Hi,
I have been trying to set up an RDataFrame to process a chain containing many events efficiently.
I am using python with ROOT version 6.14.08 (6.14.08-x86_64-centos7-gcc8-opt)
I define my data frame:
origDF = R.RDataFrame(tree)
/tdfnraw = origDF.Count().GetValue()
and then define a series of columns based on the different variables I need with various cuts
def ApplyDefines( df, names, expressions, weights ):
for i in range(0, len(names)):
if names[i] not in df.GetColumnNames():
# print names[i]
df = df.Define( names[i], expressions[i] ).Define( “histweight”+str(i), weights[i] )
else:
df = df.Define( “histweight”+str(i), weights[i] )
return df
TDF = ApplyDefines( origDF, varnames, plotvars, weights )

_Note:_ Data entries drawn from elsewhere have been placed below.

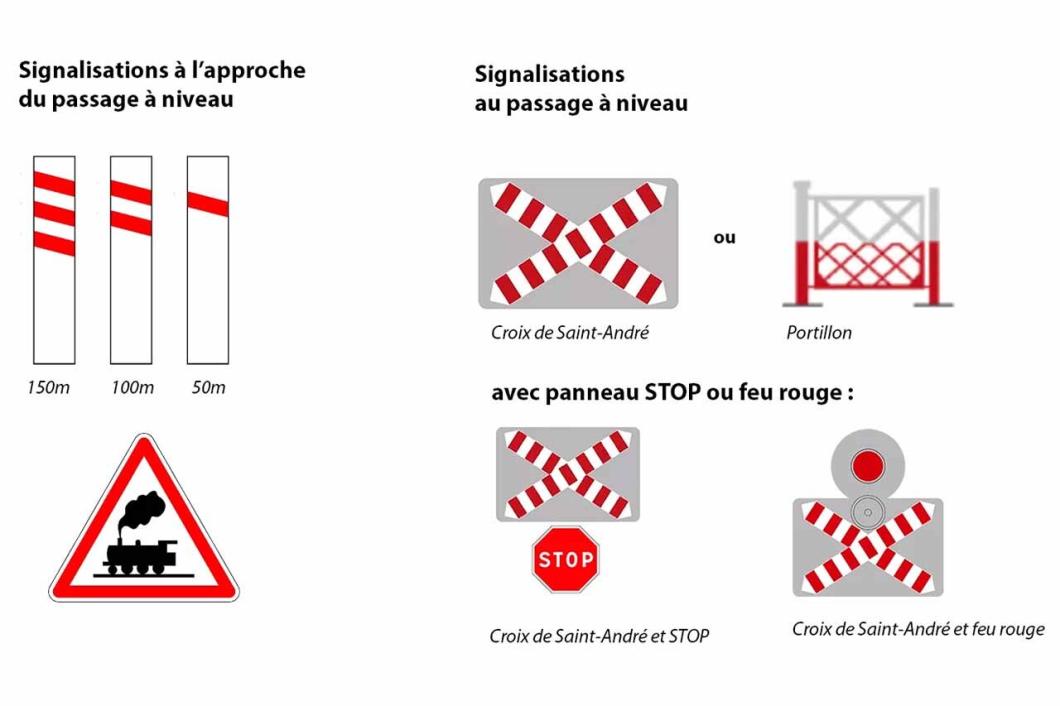 Signalisations à l'approche du passage à niveau

150m 100m 50m

Signalisations au passage à niveau

ou

Croix de Saint-André

Portillon

avec panneau STOP ou feu rouge :

STOP

Croix de Saint-André et STOP

Croix de Saint-André et feu rouge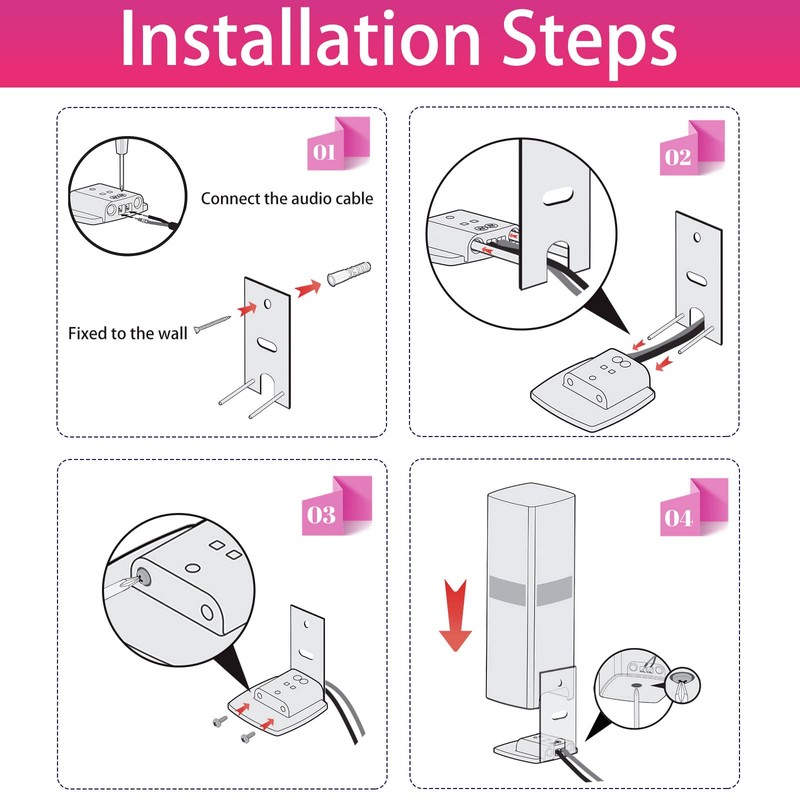 Installation Steps

01

Connect the audio cable

Fixed to the wall

02

03

04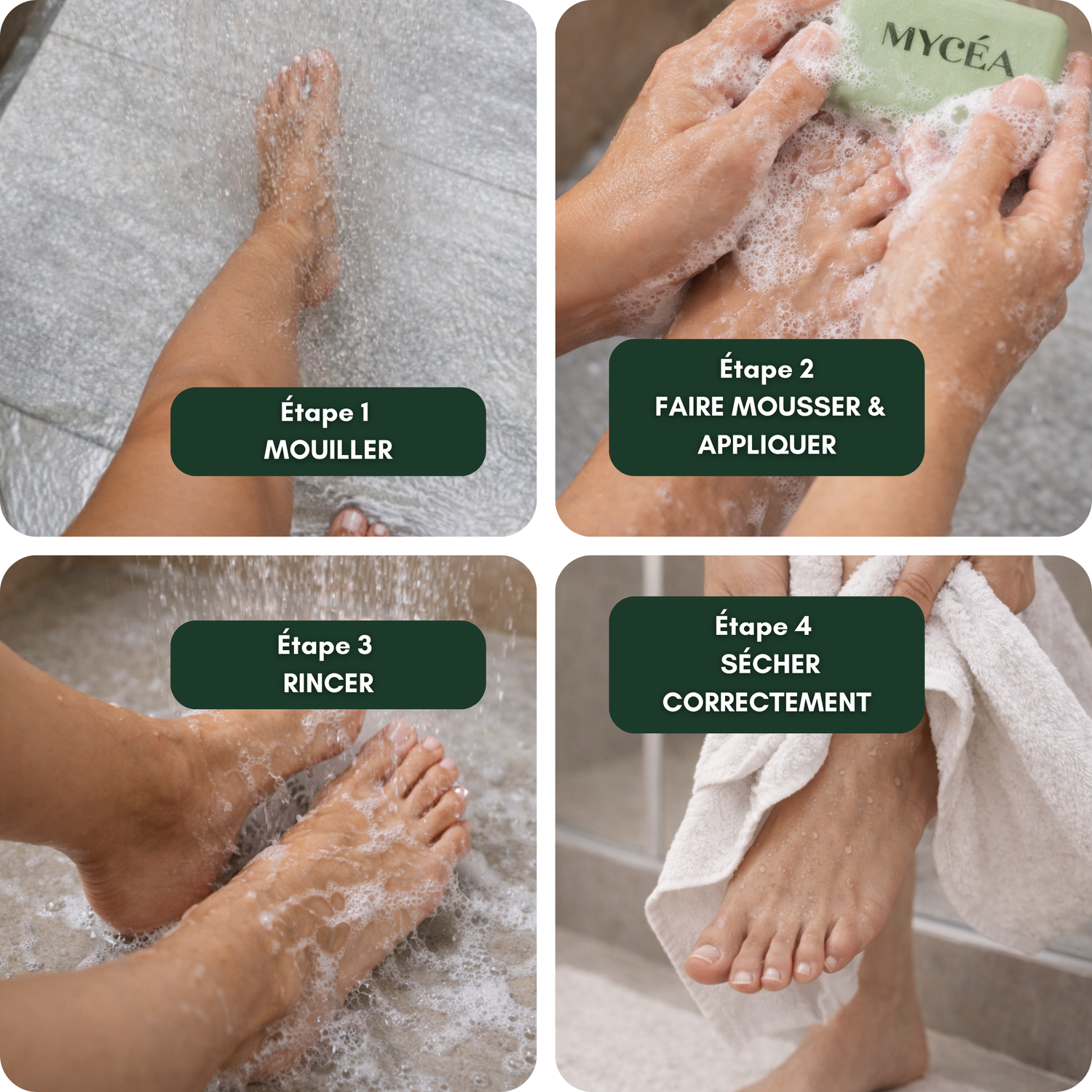 Étape 1
MOUILLER

MYCÉA

Étape 2
FAIRE MOUSSER & APPLIQUER

Étape 3
RINCER

Étape 4
SÉCHER CORRECTEMENT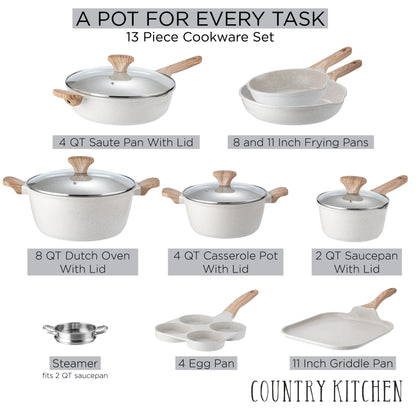 A POT FOR EVERY TASK
13 Piece Cookware Set

4 QT Saute Pan With Lid

8 and 11 Inch Frying Pans

8 QT Dutch Oven With Lid

4 QT Casserole Pot With Lid

2 QT Saucepan With Lid

Steamer
fits 2 QT saucepan

4 Egg Pan

11 Inch Griddle Pan

COUNTRY KITCHEN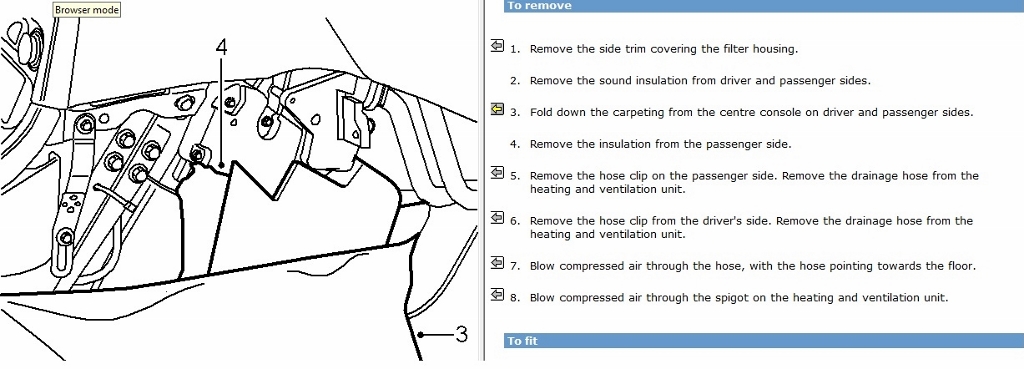 Browser mode

4

3

To remove

1. Remove the side trim covering the filter housing.

2. Remove the sound insulation from driver and passenger sides.

3. Fold down the carpeting from the centre console on driver and passenger sides.

4. Remove the insulation from the passenger side.

5. Remove the hose clip on the passenger side. Remove the drainage hose from the heating and ventilation unit.

6. Remove the hose clip from the driver's side. Remove the drainage hose from the heating and ventilation unit.

7. Blow compressed air through the hose, with the hose pointing towards the floor.

8. Blow compressed air through the spigot on the heating and ventilation unit.

To fit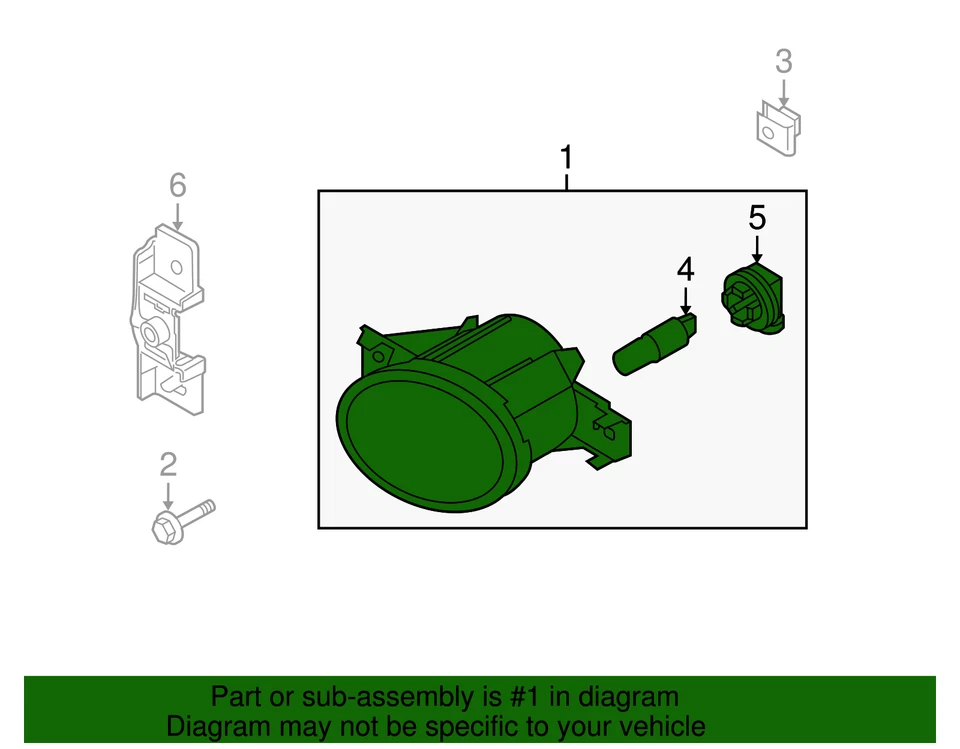 3

1

6

5

4

2

Part or sub-assembly is #1 in diagram
Diagram may not be specific to your vehicle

I then loop through a list of desired histograms, each with different cuts applied and filter TDF:
filtered[cut] = TDF.Filter(cut)
before filling histograms using lines like : filt.Histo1D( histogram definitions, variable, weight)
Since my input chain is rather large, this process was quite slow. As a result, I tried to use ROOT.ROOT.EnableImplicitMT(2) before my dataframe definition. After applying this, the time taken doubled! It seems to take longer the more threads I request.
Do you know what could be causing this?